EXERCISE DIRECTIONS
Rewrite these entries with every "damaged or defective things" replaced by "flawed or broken objects", leaving everything else unchanged. Leave the pictures out of your answer.

DATA PROVIDED
- - -

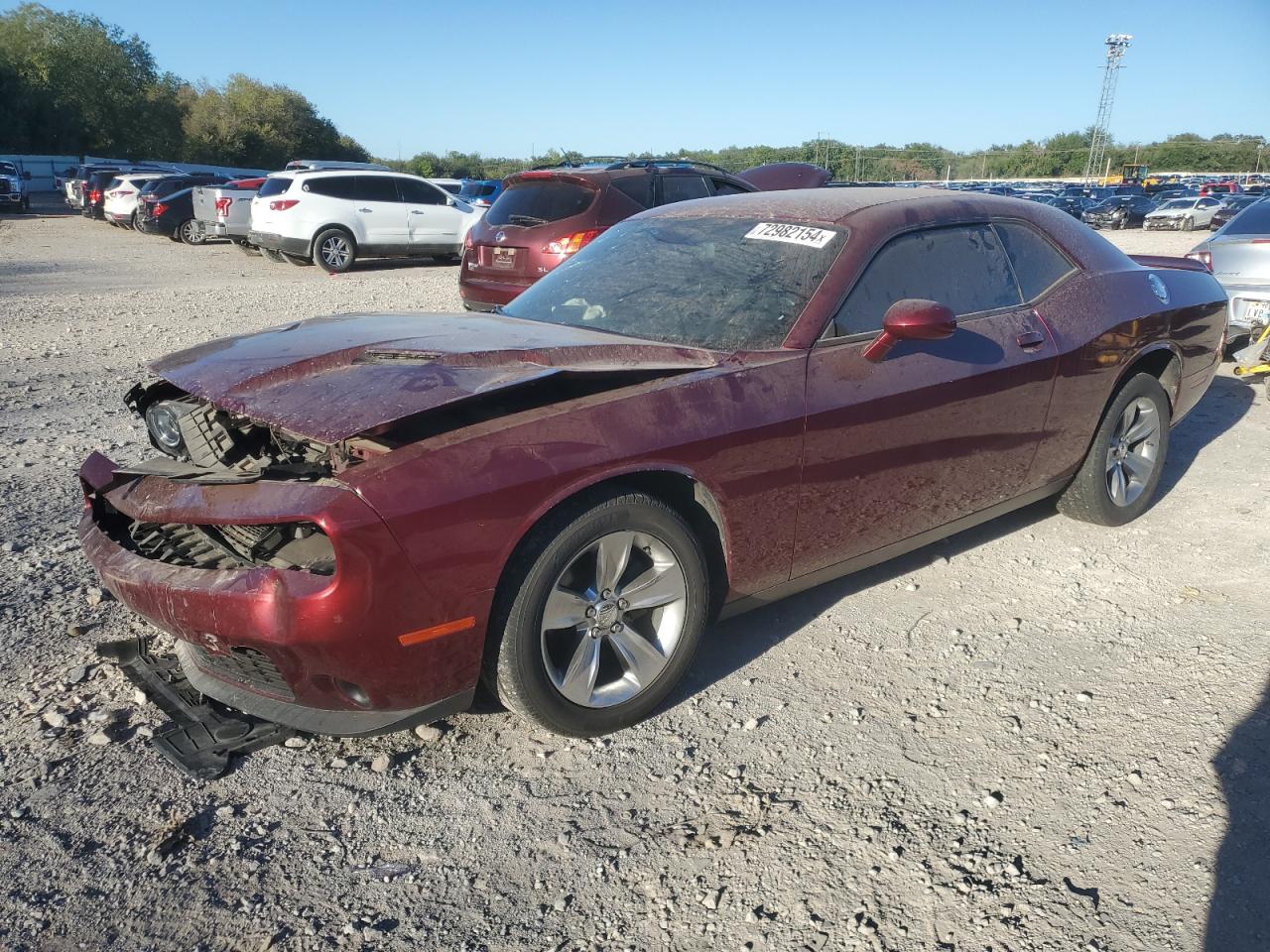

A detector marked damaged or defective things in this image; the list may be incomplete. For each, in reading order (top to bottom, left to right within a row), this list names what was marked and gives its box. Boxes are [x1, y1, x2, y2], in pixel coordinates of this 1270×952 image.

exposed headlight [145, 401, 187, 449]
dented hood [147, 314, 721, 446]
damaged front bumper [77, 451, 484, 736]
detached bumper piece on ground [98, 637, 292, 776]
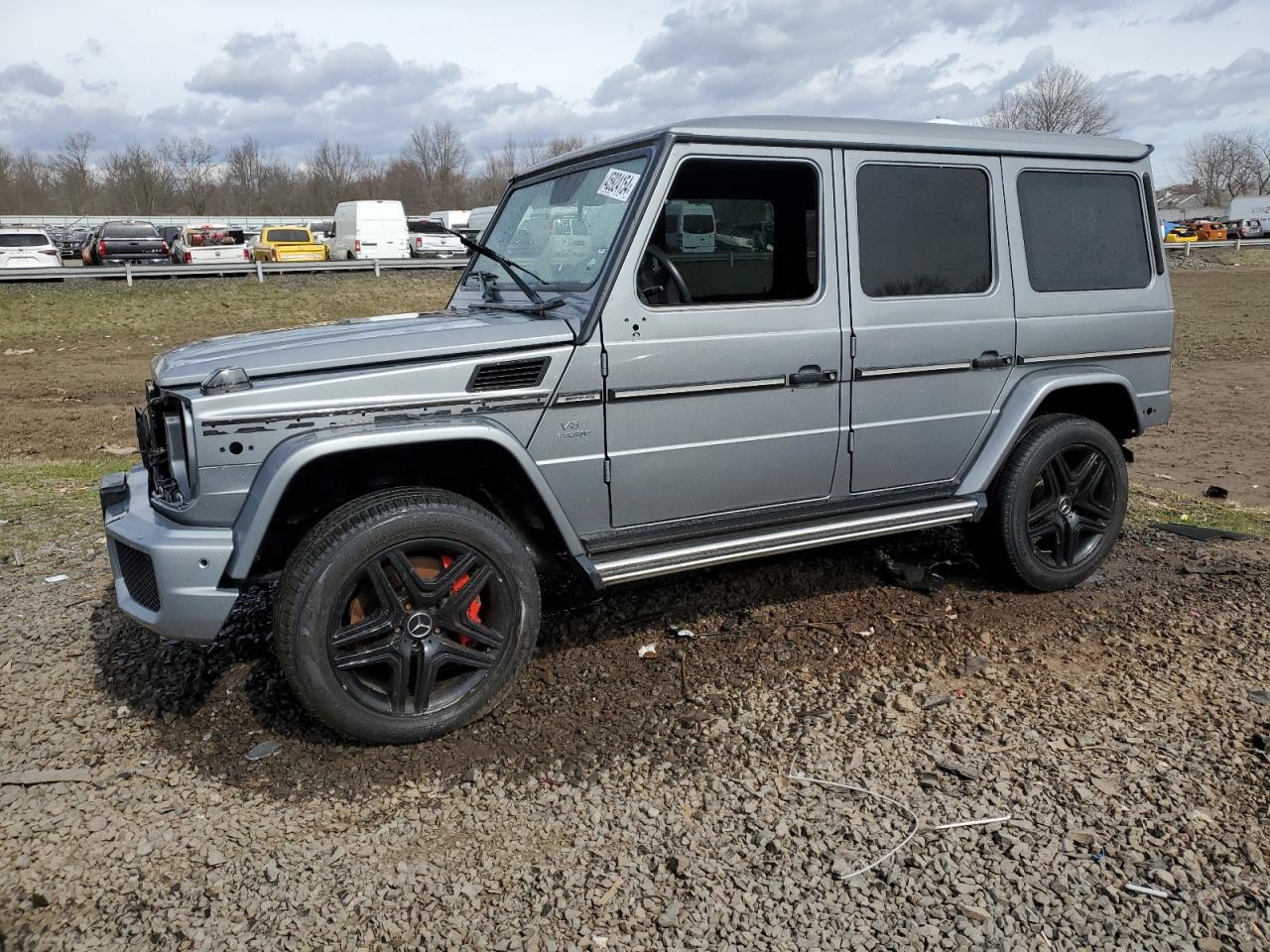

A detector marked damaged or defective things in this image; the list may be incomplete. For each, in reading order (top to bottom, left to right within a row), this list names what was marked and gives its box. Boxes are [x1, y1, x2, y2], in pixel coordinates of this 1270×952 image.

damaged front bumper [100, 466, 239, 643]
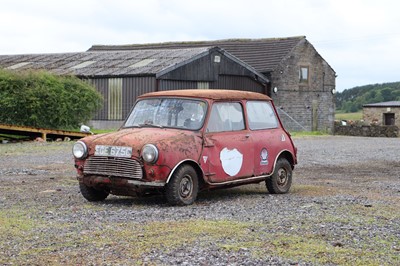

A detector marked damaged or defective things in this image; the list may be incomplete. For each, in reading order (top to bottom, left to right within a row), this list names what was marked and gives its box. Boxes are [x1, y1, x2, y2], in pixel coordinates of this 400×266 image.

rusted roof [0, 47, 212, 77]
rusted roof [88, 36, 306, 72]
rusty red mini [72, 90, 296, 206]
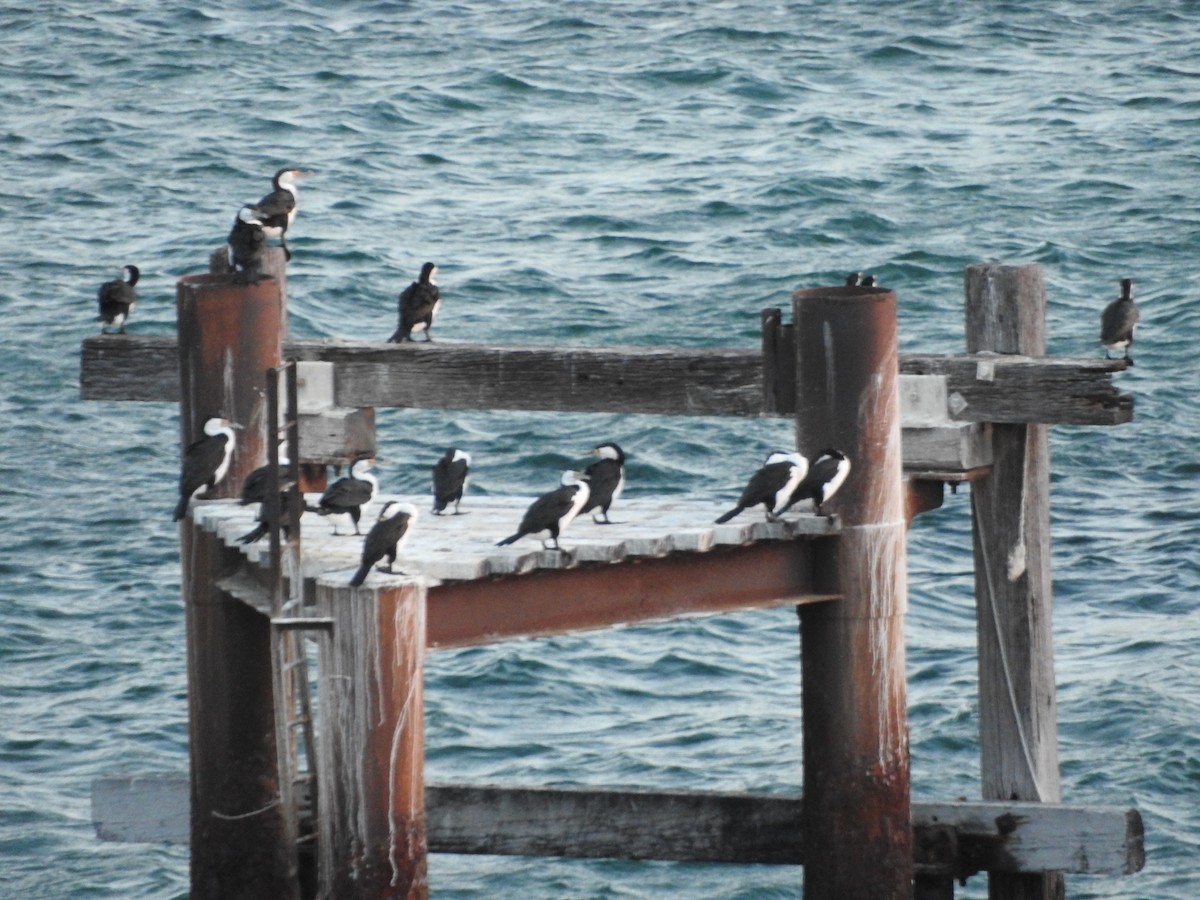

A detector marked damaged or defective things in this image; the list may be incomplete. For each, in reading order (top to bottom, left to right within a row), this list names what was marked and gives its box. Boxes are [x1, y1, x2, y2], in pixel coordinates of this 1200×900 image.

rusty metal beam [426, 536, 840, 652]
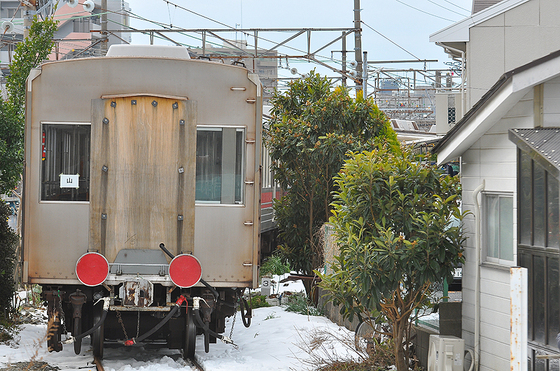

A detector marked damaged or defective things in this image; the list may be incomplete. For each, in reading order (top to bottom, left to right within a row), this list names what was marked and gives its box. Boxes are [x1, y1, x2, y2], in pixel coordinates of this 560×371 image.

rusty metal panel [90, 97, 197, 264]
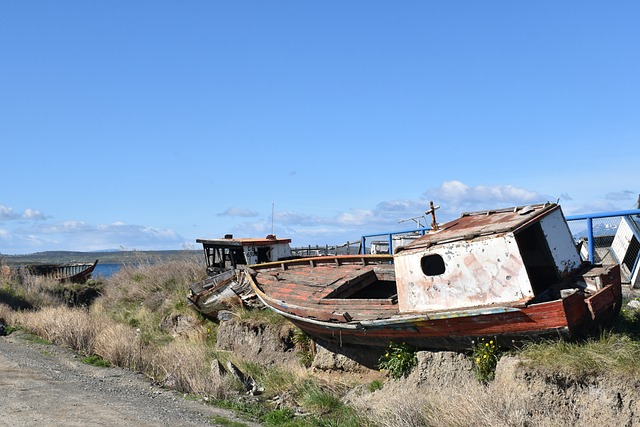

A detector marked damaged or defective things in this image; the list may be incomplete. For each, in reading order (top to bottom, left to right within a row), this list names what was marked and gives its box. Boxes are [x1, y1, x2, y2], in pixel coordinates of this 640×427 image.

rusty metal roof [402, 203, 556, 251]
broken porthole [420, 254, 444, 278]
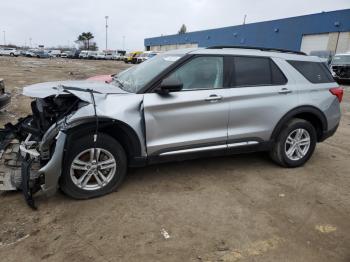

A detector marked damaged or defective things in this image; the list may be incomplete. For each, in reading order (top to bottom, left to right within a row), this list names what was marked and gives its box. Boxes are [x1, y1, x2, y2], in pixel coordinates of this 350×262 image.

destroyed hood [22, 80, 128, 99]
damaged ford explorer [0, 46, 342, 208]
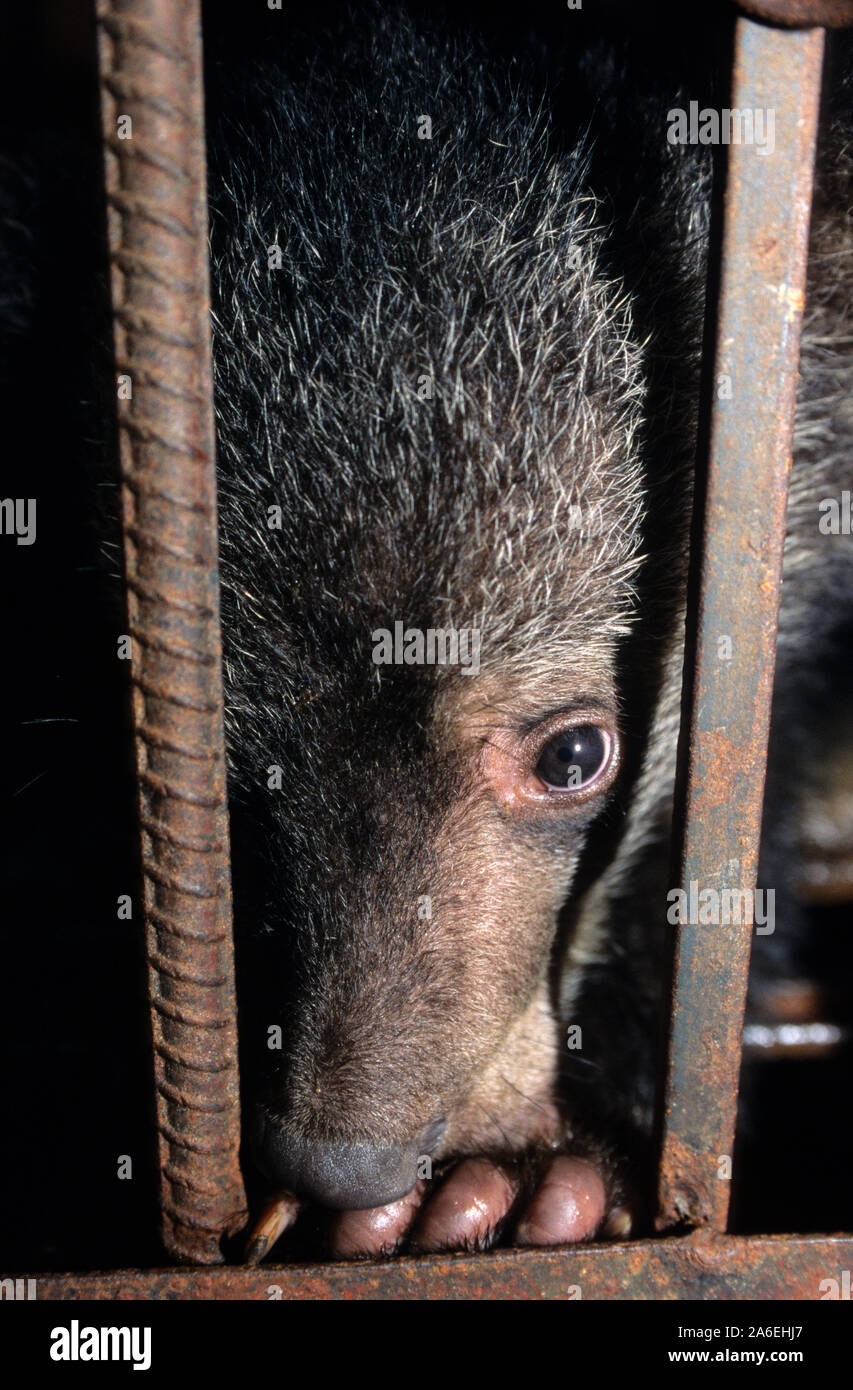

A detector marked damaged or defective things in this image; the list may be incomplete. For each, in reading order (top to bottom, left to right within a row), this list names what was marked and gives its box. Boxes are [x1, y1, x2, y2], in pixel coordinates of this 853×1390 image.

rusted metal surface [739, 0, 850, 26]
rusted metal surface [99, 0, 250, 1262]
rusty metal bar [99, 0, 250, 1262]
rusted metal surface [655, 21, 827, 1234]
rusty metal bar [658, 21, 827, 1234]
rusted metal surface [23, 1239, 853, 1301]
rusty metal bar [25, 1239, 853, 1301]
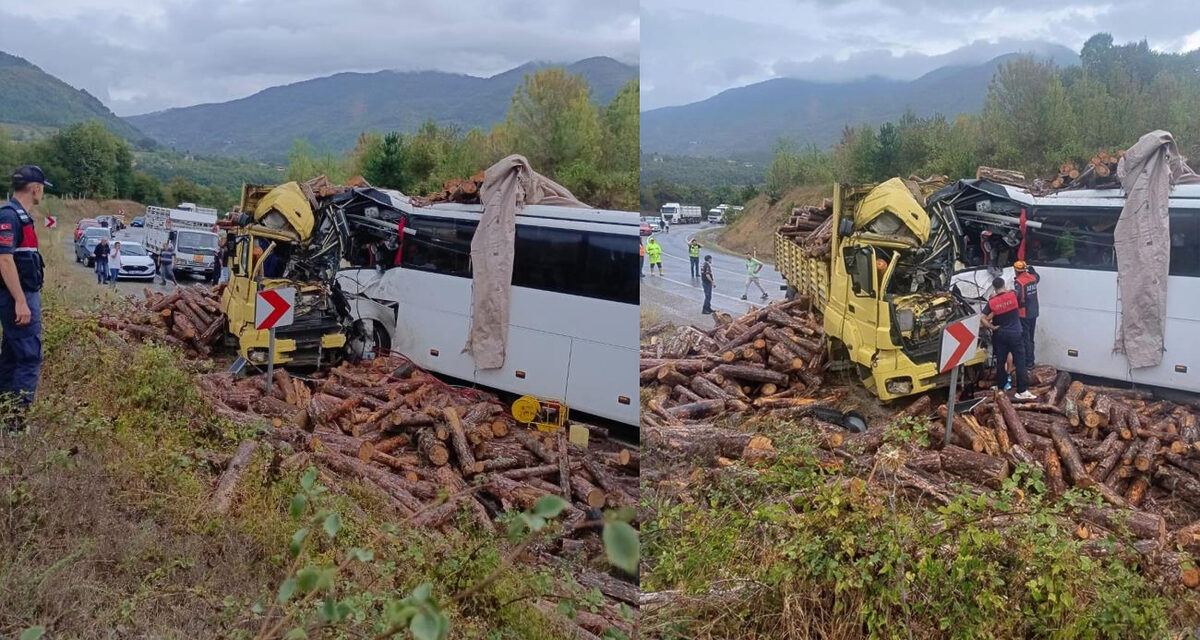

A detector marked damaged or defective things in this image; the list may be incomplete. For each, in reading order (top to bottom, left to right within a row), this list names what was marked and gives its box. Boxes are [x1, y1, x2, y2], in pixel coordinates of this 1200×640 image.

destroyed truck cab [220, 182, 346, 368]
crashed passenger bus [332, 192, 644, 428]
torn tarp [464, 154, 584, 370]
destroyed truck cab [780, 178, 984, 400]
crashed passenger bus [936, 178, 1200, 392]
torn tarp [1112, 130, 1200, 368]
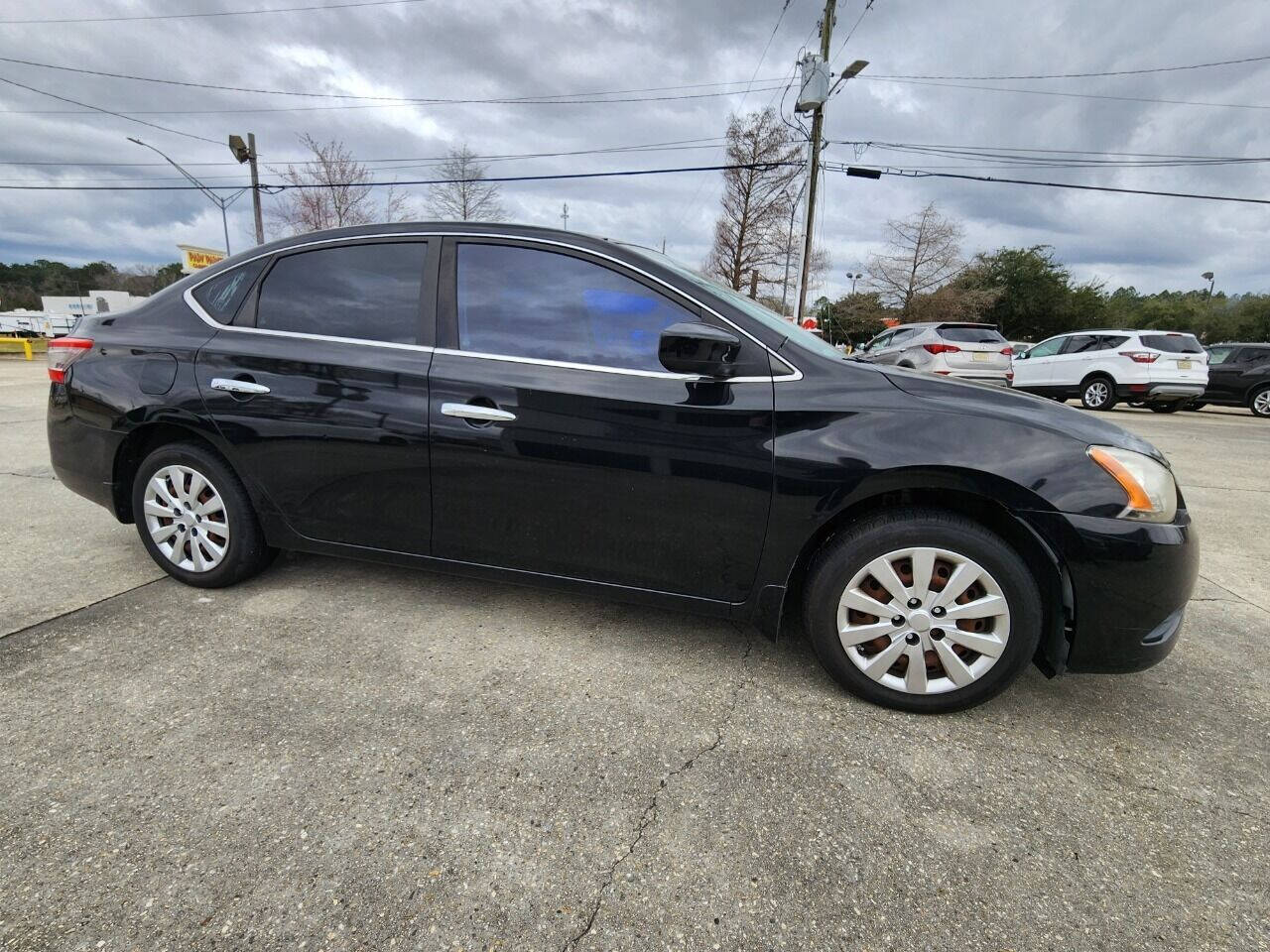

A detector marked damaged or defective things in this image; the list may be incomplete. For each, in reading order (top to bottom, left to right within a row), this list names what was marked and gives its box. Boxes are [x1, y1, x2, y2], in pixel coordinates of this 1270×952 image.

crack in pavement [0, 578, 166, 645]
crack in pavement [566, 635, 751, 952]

- - -

RESULT OF THE TASK
A detector marked flawed or broken objects in this image; the list may be incomplete. For each, in reading order (top to bottom, left to right within a row), this list names what was marked and gives its box. Boxes are [x1, y1, x2, y2], in pixel coordinates of this 1270×952 image.

exposed headlight [145, 401, 187, 449]
dented hood [147, 314, 721, 446]
damaged front bumper [77, 451, 484, 736]
detached bumper piece on ground [98, 637, 292, 776]

A detector marked flawed or broken objects in this image; the list may be incomplete. For each, in reading order (top to bottom, left to right within a row), this list names what was marked and gives its box. Boxes are [x1, y1, x2, y2], in pixel coordinates of this 1270×952 image.

damaged front bumper [100, 466, 239, 643]

A detector marked flawed or broken objects in this image; the list may be incomplete. For each, in reading order (top to bottom, left to right within a row), this list names what was marked and gives its box. Boxes are [x1, y1, x2, y2], in pixel coordinates of this 400×266 image.

rusted roof [0, 47, 212, 77]
rusted roof [88, 36, 306, 72]
rusty red mini [72, 90, 296, 206]

A detector marked flawed or broken objects in this image; the list may be incomplete. For each, in reading order (top to bottom, left to right within a row), this list names what was marked and gives its box. Boxes are [x1, y1, x2, y2], in pixel coordinates of this 1200×900 image.

rusty metal beam [426, 536, 840, 652]

A detector marked flawed or broken objects in this image; the list may be incomplete. For each, in reading order (top to bottom, left to right within a row), this list names what was marked and gives its box. Boxes are [x1, y1, x2, y2], in pixel coordinates of this 560×371 image.

rusty metal panel [90, 97, 197, 264]

A detector marked flawed or broken objects in this image; the list may be incomplete. For each, in reading order (top to bottom, left to right within a row), this list names what was marked and gives its box. Boxes are [x1, y1, x2, y2], in pixel coordinates of this 640×427 image.

rusty metal roof [402, 203, 556, 251]
broken porthole [420, 254, 444, 278]

A detector marked flawed or broken objects in this image; the list may be incomplete. For each, in reading order (top to bottom, left to right within a row), this list names what was marked and gives its box. Boxes are [x1, y1, x2, y2], in pixel coordinates of this 350×262 image.

destroyed hood [22, 80, 128, 99]
damaged ford explorer [0, 46, 342, 208]

A detector marked flawed or broken objects in this image; the list may be incomplete. For each, in reading order (top to bottom, left to right within a row), this list names what was marked and gives its box. Boxes are [x1, y1, x2, y2], in pixel coordinates of this 853×1390 image.

rusted metal surface [739, 0, 850, 26]
rusted metal surface [99, 0, 250, 1262]
rusty metal bar [99, 0, 250, 1262]
rusted metal surface [655, 21, 827, 1234]
rusty metal bar [658, 21, 827, 1234]
rusted metal surface [23, 1239, 853, 1301]
rusty metal bar [25, 1239, 853, 1301]

A detector marked flawed or broken objects in this image; the list may be incomplete. For each, in reading order (top to bottom, left to right within a row), this list names what was marked and gives its box. Boxes are [x1, y1, x2, y2], in pixel coordinates of this 1200×640 image.

destroyed truck cab [220, 182, 346, 368]
crashed passenger bus [332, 192, 644, 428]
torn tarp [464, 154, 584, 370]
destroyed truck cab [780, 178, 984, 400]
crashed passenger bus [936, 178, 1200, 392]
torn tarp [1112, 130, 1200, 368]

A detector marked flawed or broken objects in this image; the list may be incomplete. For each, in reading order (top to bottom, left to right within a row), this list names what was marked and gives its box. Boxes are [x1, y1, x2, y2], in pixel coordinates of this 1270×952 image.

crack in pavement [0, 578, 166, 645]
crack in pavement [566, 635, 751, 952]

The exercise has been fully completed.